(Scene-based spatial questions)
============================================================
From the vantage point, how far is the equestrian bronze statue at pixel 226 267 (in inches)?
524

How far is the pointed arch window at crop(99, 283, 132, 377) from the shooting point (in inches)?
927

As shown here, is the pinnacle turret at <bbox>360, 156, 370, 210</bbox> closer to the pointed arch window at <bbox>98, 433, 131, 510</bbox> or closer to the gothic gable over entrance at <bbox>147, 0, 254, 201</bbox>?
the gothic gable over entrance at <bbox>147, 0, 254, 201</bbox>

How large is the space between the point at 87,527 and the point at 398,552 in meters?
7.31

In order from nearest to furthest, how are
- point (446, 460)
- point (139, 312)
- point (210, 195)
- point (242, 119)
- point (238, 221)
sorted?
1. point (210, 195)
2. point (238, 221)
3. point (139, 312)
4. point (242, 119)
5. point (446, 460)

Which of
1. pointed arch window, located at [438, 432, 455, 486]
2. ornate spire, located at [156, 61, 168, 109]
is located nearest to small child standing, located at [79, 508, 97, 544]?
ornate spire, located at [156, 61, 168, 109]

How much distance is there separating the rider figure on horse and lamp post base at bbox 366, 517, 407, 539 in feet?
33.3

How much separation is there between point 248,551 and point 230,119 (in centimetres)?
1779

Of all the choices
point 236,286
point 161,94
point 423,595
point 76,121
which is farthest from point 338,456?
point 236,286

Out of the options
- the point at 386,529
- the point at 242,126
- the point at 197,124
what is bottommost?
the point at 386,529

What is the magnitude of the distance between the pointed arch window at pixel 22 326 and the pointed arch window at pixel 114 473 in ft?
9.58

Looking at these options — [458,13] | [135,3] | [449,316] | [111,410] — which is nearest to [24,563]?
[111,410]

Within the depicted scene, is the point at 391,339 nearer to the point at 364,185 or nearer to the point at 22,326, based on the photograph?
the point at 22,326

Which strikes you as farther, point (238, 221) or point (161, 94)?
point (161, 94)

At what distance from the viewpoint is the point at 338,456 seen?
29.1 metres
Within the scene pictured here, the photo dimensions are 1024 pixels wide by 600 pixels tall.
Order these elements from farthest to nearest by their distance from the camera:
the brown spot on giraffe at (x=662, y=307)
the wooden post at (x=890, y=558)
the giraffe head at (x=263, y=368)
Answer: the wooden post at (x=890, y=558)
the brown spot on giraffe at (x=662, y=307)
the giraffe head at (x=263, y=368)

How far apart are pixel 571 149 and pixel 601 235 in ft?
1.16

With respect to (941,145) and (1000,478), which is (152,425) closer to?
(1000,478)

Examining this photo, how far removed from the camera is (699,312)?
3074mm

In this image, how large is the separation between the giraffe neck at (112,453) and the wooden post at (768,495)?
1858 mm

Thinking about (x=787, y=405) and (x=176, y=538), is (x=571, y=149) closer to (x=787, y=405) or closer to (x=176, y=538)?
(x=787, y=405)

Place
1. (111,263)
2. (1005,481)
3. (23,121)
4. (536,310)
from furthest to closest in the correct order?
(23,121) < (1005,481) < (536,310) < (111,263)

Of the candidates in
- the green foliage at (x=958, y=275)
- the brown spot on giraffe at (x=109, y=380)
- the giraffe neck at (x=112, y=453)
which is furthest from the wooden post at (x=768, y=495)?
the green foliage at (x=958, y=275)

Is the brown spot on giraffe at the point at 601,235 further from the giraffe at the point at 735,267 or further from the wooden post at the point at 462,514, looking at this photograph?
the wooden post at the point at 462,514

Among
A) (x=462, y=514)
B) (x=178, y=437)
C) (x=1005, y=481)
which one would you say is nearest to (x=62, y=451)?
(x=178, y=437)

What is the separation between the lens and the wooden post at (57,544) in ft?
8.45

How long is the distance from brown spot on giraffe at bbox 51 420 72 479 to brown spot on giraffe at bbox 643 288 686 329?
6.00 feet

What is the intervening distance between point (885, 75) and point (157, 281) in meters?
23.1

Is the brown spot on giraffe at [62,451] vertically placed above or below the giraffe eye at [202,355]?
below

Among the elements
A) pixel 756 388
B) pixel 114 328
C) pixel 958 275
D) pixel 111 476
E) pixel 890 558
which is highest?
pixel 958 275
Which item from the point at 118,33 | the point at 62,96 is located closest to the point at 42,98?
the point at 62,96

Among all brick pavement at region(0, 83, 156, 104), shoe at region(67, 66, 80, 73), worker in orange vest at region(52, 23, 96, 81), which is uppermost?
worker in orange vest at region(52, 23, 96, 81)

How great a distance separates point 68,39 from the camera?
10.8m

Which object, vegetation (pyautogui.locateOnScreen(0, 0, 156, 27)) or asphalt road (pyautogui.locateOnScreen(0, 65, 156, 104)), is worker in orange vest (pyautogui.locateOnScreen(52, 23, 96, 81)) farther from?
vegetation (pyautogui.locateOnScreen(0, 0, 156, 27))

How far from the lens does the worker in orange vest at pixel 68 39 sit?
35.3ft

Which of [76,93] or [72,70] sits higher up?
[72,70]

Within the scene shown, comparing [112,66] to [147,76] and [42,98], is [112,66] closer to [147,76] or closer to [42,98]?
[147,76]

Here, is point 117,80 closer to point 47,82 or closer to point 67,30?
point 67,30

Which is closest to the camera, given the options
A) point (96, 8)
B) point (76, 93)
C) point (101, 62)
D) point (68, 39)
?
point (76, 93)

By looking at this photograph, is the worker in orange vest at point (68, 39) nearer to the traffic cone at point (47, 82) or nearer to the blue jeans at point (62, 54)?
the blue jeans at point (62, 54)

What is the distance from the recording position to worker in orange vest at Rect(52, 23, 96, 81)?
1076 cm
============================================================
Brief: Rename "pointed arch window" to "lancet window" throughout the items above, keeping every other part of the lines the same.

Result of this exercise:
From the vantage point, how far is the equestrian bronze statue at pixel 226 267 (in inches)?
524

How far is the lancet window at crop(99, 283, 132, 377) from the shooting point (in inches)?
927

As shown here, is the pinnacle turret at <bbox>360, 156, 370, 210</bbox> closer to the lancet window at <bbox>98, 433, 131, 510</bbox> or closer to the gothic gable over entrance at <bbox>147, 0, 254, 201</bbox>?
the gothic gable over entrance at <bbox>147, 0, 254, 201</bbox>

How large is the space between the point at 87,527 and the point at 398,552 in meters?
7.31

In order from nearest to furthest, how are
- point (446, 460)
- point (139, 312)
- point (210, 195)
- point (242, 119)
- point (238, 221)
sorted?
1. point (210, 195)
2. point (238, 221)
3. point (139, 312)
4. point (242, 119)
5. point (446, 460)

Which of
1. lancet window, located at [438, 432, 455, 486]
2. ornate spire, located at [156, 61, 168, 109]
is located nearest to small child standing, located at [79, 508, 97, 544]?
ornate spire, located at [156, 61, 168, 109]

How much distance is there separating the rider figure on horse and lamp post base at bbox 366, 517, 407, 539 in feet?
33.3

How much separation is there between point 248,551 and point 230,119 (in centimetres)?
1779

Of all the choices
point 236,286
point 161,94
point 423,595
point 76,121
which is farthest from point 338,456?
point 236,286

Out of the options
- the point at 386,529
- the point at 242,126
- the point at 197,124
what is bottommost?
the point at 386,529

What is the magnitude of the distance between the lancet window at pixel 22 326 and the lancet window at pixel 114 473 in ft?
9.58

Looking at these options — [458,13] | [135,3] | [449,316] | [111,410] — which is nearest to [24,563]?
[111,410]

Within the depicted scene, is the point at 391,339 nearer to the point at 364,185 or nearer to the point at 22,326, based on the photograph?
the point at 22,326

Which strikes you as farther, point (238, 221) or point (161, 94)?
point (161, 94)

At what distance from the viewpoint is the point at 338,456 seen?
29.1 metres
Within the scene pictured here, the photo dimensions are 1024 pixels wide by 600 pixels tall.
Order these elements from farthest to nearest by their distance from the camera:
the brown spot on giraffe at (x=662, y=307)
the wooden post at (x=890, y=558)
the giraffe head at (x=263, y=368)
Answer: the wooden post at (x=890, y=558)
the brown spot on giraffe at (x=662, y=307)
the giraffe head at (x=263, y=368)

How far apart are pixel 571 149 and pixel 601 235 in ft?
1.16

With respect to (941,145) and (1000,478), which is (152,425) closer to?
(1000,478)

Examining this photo, how far removed from the camera is (699,312)?
3074mm

In this image, how large is the separation between the giraffe neck at (112,453) and the wooden post at (768,495)?
1858 mm

Thinking about (x=787, y=405) and (x=176, y=538), is (x=571, y=149) closer to (x=787, y=405) or closer to (x=176, y=538)?
(x=787, y=405)

Place
1. (111,263)
2. (1005,481)
3. (23,121)
4. (536,310)
from furthest to closest in the correct order?
(23,121) < (1005,481) < (536,310) < (111,263)

Of the candidates in
- the green foliage at (x=958, y=275)
- the brown spot on giraffe at (x=109, y=380)
- the giraffe neck at (x=112, y=453)
which is furthest from the wooden post at (x=768, y=495)?
the green foliage at (x=958, y=275)

Is the brown spot on giraffe at the point at 601,235 further from the giraffe at the point at 735,267 or further from the wooden post at the point at 462,514, looking at this photograph?
the wooden post at the point at 462,514

Among
A) (x=462, y=514)
B) (x=178, y=437)
C) (x=1005, y=481)
which one would you say is nearest to (x=62, y=451)?
(x=178, y=437)

What is the separation between the lens and the wooden post at (57,544) in ft?
8.45

How long is the distance from brown spot on giraffe at bbox 51 420 72 479 to brown spot on giraffe at bbox 643 288 686 329?
6.00 feet

What is the intervening distance between point (885, 75) and point (157, 281) in meters?
23.1

Is the brown spot on giraffe at [62,451] vertically placed above or below the giraffe eye at [202,355]?
below

Among the elements
A) pixel 756 388
B) pixel 114 328
C) pixel 958 275
D) pixel 111 476
E) pixel 890 558
which is highest?
pixel 958 275
Which item from the point at 118,33 | the point at 62,96 is located closest to the point at 42,98?
the point at 62,96

Among all brick pavement at region(0, 83, 156, 104), shoe at region(67, 66, 80, 73), worker in orange vest at region(52, 23, 96, 81), which is uppermost?
worker in orange vest at region(52, 23, 96, 81)

How great a distance separates point 68,39 from the camera?
10.8m

Which object, vegetation (pyautogui.locateOnScreen(0, 0, 156, 27)) or asphalt road (pyautogui.locateOnScreen(0, 65, 156, 104)), is worker in orange vest (pyautogui.locateOnScreen(52, 23, 96, 81)) farther from?
vegetation (pyautogui.locateOnScreen(0, 0, 156, 27))

How far from the lens does the worker in orange vest at pixel 68 39 sit?
35.3ft

Which of [76,93] or [72,70] sits higher up?
[72,70]

Within the scene shown, comparing [112,66] to [147,76] and [42,98], is [112,66] closer to [147,76] or closer to [42,98]?
[147,76]

Here, is point 117,80 closer to point 47,82 or closer to point 67,30?
point 67,30

Which is closest to the camera, given the options
A) point (96, 8)
B) point (76, 93)
C) point (101, 62)
D) point (68, 39)
?
point (76, 93)

By looking at this photograph, is the worker in orange vest at point (68, 39) nearer to the traffic cone at point (47, 82) or nearer to the blue jeans at point (62, 54)?
the blue jeans at point (62, 54)

What is the distance from the recording position to worker in orange vest at Rect(52, 23, 96, 81)?
1076 cm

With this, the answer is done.